The logic is sobering. India’s Indian Ocean neighbourhood — its zone of maritime influence — is now a theatre where the US Navy is firing missiles at commercial ships carrying Indian crew members. More than 18,000 Indian seafarers are currently working in the Gulf region. India’s maritime trade majorly moves through these waters. The stakes could not be higher — and yet New Delhi’s public language has remained, in Anand’s words, “soft, cautious, and carefully non-confrontational.”
“What is wrong is wrong. No reason can make it right,” Anand said bluntly, adding: “America firing missiles at unarmed people on commercial ships in what is effectively India’s maritime backyard — that needs to be called out in the strongest terms, at the United Nations and bilaterally. The MEA has not done that. And the United Nations, notably, has spoken more strongly than India’s own foreign ministry.”

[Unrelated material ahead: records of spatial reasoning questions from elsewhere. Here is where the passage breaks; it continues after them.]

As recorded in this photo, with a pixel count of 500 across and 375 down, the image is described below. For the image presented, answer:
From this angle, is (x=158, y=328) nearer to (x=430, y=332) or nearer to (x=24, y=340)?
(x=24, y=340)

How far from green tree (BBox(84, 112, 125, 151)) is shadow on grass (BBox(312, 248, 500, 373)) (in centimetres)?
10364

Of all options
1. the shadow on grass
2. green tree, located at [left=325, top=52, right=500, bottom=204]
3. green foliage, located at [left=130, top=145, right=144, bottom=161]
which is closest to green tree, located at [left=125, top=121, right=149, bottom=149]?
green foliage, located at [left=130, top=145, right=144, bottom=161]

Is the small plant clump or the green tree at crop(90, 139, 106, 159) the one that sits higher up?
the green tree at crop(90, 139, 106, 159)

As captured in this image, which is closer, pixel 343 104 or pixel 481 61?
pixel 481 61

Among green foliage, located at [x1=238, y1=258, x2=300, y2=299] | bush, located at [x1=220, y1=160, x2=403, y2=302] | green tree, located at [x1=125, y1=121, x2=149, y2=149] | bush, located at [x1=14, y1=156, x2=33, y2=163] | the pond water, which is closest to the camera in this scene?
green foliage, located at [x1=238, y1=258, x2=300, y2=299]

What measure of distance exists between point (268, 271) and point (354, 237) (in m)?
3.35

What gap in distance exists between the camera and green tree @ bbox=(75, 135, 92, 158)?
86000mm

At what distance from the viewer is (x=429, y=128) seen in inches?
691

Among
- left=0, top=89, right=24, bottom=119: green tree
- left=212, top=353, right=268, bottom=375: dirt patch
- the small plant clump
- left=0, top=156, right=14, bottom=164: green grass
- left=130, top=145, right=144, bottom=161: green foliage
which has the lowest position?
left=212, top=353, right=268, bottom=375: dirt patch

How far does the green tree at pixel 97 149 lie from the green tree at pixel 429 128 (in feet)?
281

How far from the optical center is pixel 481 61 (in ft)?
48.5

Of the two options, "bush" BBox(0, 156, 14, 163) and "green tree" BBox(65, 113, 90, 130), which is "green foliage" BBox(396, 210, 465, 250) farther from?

The backdrop to Modi’s G7 trip is further complicated by the state of India-US ties under Trump’s second term. Trump has leaned conspicuously toward Pakistan during the India-Pakistan tensions of the past months. A European joint statement on the sidelines of a recent summit reportedly carried language on Jammu and Kashmir that aligned with Pakistan’s framing. The EU, Anand observed, appeared to be drifting toward Islamabad’s narrative when Kaja Kallas, the security chief of the bloc, was in Islamabad.
“The strategic autonomy India has spoken of for decades is now a question mark,” Anand said, adding: “Modi’s twelve years in office are being judged right now — on whether India can look a superpower in the eye and say: you killed our people, and that is unacceptable.”
The hardest diplomatic question Modi faces at G7 is not about tariffs or trade or technology partnerships. It is this: will he look Trump in the eye — as Anand says China would, without flinching — and demand accountability for three Indian lives? Or will the meeting produce a warm handshake and a joint statement that buries the Gulf of Oman under the language of partnership?
India’s answer, in the next 48 hours, will be heard long after the cameras have left France.
(Based on the monologue by Manish Anand for the YouTube channel of The Raisina Hills.)